それでも緩和されらないようであれば、市販薬を試してみましょう。

医師に診察してもらう場合とは

もし以下のような症状が出た場合は、すぐに医師の診察を受けてください。
・血のようだったり、コーヒー残渣のような嘔吐物を吐いた場合
・タール状の黒い便、またはえび茶色の便が出る場合
・胸に燃えるような感じ、締め付け感、圧迫感、ズキズキ感がある場合。時には胸焼けの人は心臓発作と考えることもあります。

もし、次のようなことがおきたら、医師の診察を受けましょう。
・胸焼けが頻繁にあり、在宅ケアをして数週間後も改善しない場合
・痩せるつもりがないのに体重が減る場合
・飲み込むことが困難な場合(食べ物が食道で詰まるような感じがする)
・咳や喘鳴が治らない場合
・制酸薬、H2受容体遮断薬、その他の治療により症状が悪化した場合

自分の服用している薬剤が胸焼けの原因ではないかと思った場合でも、勝手に薬を変更したり服用を止めたりしないようにしましょう。

医師の診察を受けるとどうなるのか

多くの場合、胸焼けは症状から簡単に診断することができます。時々、消化不良と呼ばれる別の胃の病気と胸焼けとどちらかわからないとされることがあります。診断がはっきりしないようであれば、精密検査のために胃腸科専門医という医師の診察を勧められることがあります。

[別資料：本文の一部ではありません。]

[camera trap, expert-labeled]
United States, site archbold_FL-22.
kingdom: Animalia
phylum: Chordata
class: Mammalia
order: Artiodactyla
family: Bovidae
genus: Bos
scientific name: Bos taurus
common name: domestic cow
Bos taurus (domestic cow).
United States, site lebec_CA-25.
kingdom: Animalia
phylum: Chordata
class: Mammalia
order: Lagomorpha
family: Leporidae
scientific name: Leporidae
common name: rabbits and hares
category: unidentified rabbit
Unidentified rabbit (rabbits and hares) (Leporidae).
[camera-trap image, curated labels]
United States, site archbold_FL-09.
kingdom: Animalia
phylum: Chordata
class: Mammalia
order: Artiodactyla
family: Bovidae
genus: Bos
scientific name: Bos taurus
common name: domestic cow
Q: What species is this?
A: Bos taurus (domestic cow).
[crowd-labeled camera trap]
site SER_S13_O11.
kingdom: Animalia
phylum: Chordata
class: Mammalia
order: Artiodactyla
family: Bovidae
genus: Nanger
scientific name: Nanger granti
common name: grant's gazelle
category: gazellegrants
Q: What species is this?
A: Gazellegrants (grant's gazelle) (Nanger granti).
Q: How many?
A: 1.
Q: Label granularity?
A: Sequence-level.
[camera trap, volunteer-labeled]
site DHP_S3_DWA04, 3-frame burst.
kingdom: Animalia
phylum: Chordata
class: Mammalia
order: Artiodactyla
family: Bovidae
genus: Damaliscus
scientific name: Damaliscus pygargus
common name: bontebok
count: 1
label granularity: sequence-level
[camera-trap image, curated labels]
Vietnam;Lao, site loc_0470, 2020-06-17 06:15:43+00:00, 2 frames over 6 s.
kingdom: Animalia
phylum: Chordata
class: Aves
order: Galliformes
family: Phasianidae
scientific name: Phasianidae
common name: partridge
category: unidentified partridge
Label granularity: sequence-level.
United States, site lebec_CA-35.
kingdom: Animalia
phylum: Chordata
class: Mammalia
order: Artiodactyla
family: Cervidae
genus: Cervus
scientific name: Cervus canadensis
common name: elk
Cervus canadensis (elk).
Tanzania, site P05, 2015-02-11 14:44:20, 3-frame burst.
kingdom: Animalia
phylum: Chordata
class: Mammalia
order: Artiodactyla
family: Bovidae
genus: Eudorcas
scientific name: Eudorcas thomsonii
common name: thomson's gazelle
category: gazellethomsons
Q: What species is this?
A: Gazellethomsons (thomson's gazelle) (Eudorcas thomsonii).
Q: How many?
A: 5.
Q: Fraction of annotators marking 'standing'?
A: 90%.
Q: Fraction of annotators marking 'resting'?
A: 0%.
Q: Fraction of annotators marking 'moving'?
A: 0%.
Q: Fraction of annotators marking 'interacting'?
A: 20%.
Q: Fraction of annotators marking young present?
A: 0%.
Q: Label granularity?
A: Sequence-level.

まず、医師は胸焼けについての問診と診察を行います。次のようなことを聞かれます。

・いつ症状が始まったか
・胸焼けはどのぐらいの時間続くのか
・胸焼けが起きたのは初めてか
・どのような食事を摂っているのか?胸焼けを感じる前に、香辛料の効いた料理や脂肪の多い食事をしていたか?
・コーヒーを多く飲んでいるか。またはカフェインを含む飲み物やアルコールを多く飲んでいるか。喫煙しているか。
・胸部や腹部にきつめの服を着ているか。
・胸、顎、腕、その他の場所にも痛みがあるか。
・どのような薬剤を服用しているか。
・血のようなものや黒い色の嘔吐物を吐いているか。
・便に血が混じっていないか。
・黒くタール状の便が出ているか。
・胸焼けに伴う他の症状はありますか。

次のような検査が必要かもしれません。

・下部食道括約筋の圧迫を測定するための食道運動
・食道と腸の内部をみるための食道胃十二指腸内視鏡検査(胃カメラ)
・上部消化管造影等の検査

在宅ケアでも症状がよくならない場合、市販薬よりも強い制酸薬を服用する必要があります。出血の兆候がある場合は、検査と治療が必要となる場合があります。